WORK TO DO
(a) Return the passage of the database design text starting with "Also, ideally, a" and going on through "to the database)", word for word.
(b) Resume the database design text from the point at which it stops.

TEXT EXCERPT
::::::
Non-relational databases are also called NoSQL databases, and are also used in many different applications. They are based on the document model, which is another mathematical model for data, and is the basis for the MongoDB language. The document model is based on the concept of data structured on a document, which is a collection of data items (called fields) organized in a JSON format. The most common non-relational database is the MongoDB database, which unfortunately is for now out of the scope of this course.

Key Concepts of database design¶

Ideally a database should minimize:

Data Redundancy: Same information element is duplicated in different records or files
Data Isolation: How often a change in one record triggers a change in other records
Data Inconsistency: When the same information element can be obtained from different equivalent methods from records and these methods do not provide the same information.

Also, ideally, a database should maximize:

Data Security: Protection against cyber-security threats.
Data Integrity: Accuracy (that information has the right level of detail), completeness (that there is no critical information missing) and consistency (opposite to data inconsistency) of data
Data Independence: How good the model scales (applications do not require major changes if new information elements are added to the database)

Relational model¶

Ok, so let´s dive into the relational model, the mathematical model for data mentioned above. The main idea behind the relational model is to group together the data of interest of the same type of object or concept of the real world. For instance, let´s think of an application that tracks payments for products made by customers. In the real world, products, customers, and payments are different types of concepts or objects: Products are goods or services we offer, customers are persons or organisations, and payments are bank transactions. In a relational model, each of these real-world concepts will be modeled by a different entity, which is by definition a type of object or concept described in our database.

Basic relational model

In a relational database, the data of each entity is going to be stored in a different table, organized in columns, and rows. Each column is going to contain the data of a property of interest of the objects modeled by the corresponding entity type. For instance, for the entity Customer, we may be interested in storing basic information for invoicing, like the VAT number, address, and basic contact information, like the phone number, email address and contact mail. Each of these properties of the Customer entity are known as attributes, and are going to be organized in different columns (also known as fields) of the Customer table. Now, each of the customers in the Customer entity database is known as an instance, and is going to compose a row in the customer table in the database.
::::::
DATA PROVIDED
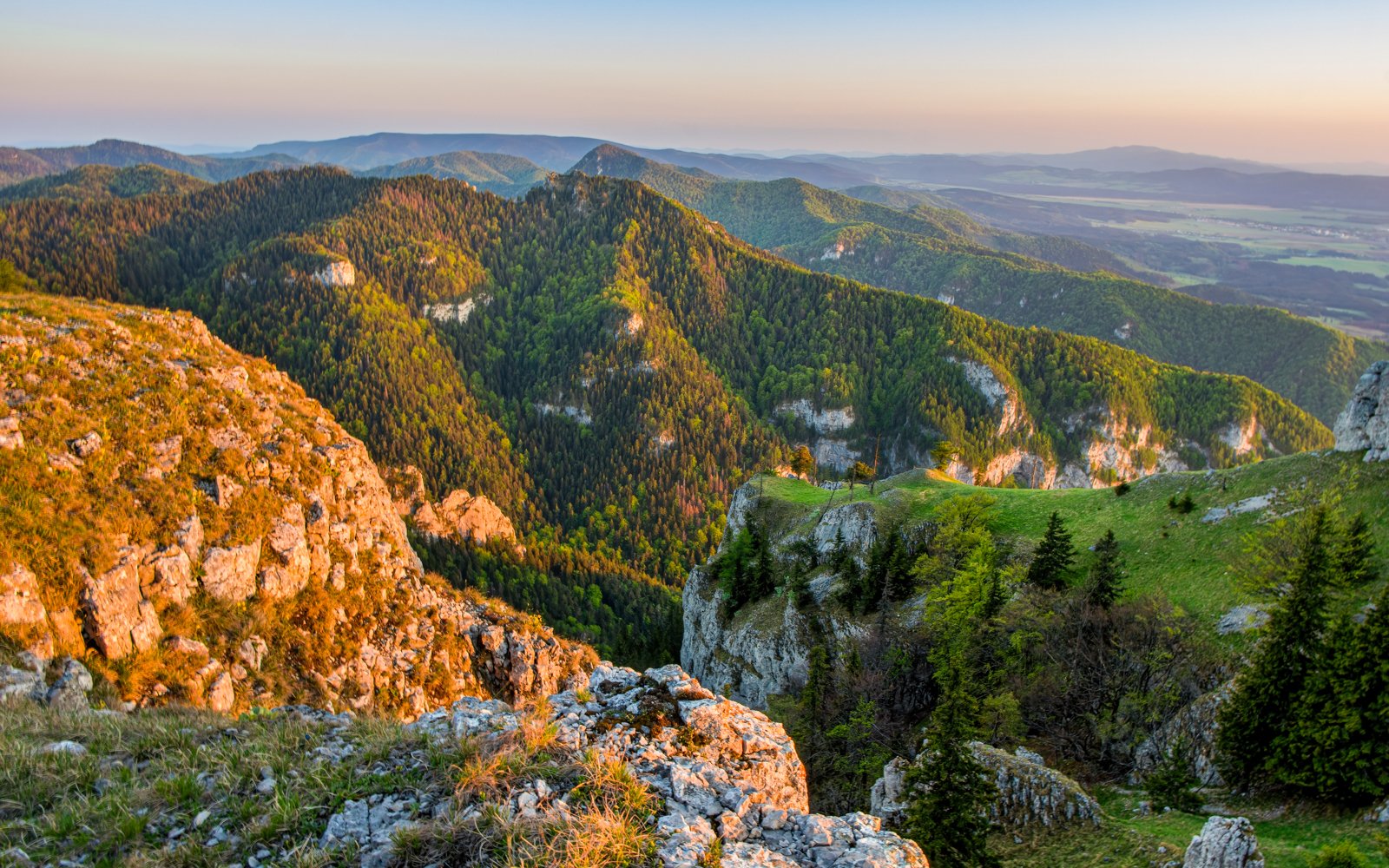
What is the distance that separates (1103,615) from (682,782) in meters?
::::::
ANSWERS
(a)
Also, ideally, a database should maximize:

Data Security: Protection against cyber-security threats.
Data Integrity: Accuracy (that information has the right level of detail), completeness (that there is no critical information missing) and consistency (opposite to data inconsistency) of data
Data Independence: How good the model scales (applications do not require major changes if new information elements are added to the database)

(b)
Basic model entity

Notice that the VAT ID is unique for each customer. Therefore, we can use the VAT number to uniquely identify each customer in the database. The attributes which allow us to uniquely identify instances in a relational model are known as identifiers or key attributes.

Notice also that there are relationships between the real-world concepts that we are trying to model. A payment is made by a customer, for a product, so there is a relationship between a payment and a product and a relationship between a product and a payment. These relationships are for now represented as arrows, although in the sections below we will learn a better way to represent relationships.

Terminology¶

As a summary, let’s establish the key terminology used above:

An entity represents a type of real-world object or concept from the miniworld that is described in the database.
An attribute represents some property of interest that further describes an entity. These properties define the entity’s characteristics.
Identifiers are attributes that uniquely identify entity instances (key attributes).
A relationship among two or more entities represents an association among the entities.

Also, remember that in databases, data is organised in tables and each table contains the data of an entity. Data corresponding to an instance is organised in a row or record, and each record is divided into columns or fields so that the data of any attribute are stored in the same column.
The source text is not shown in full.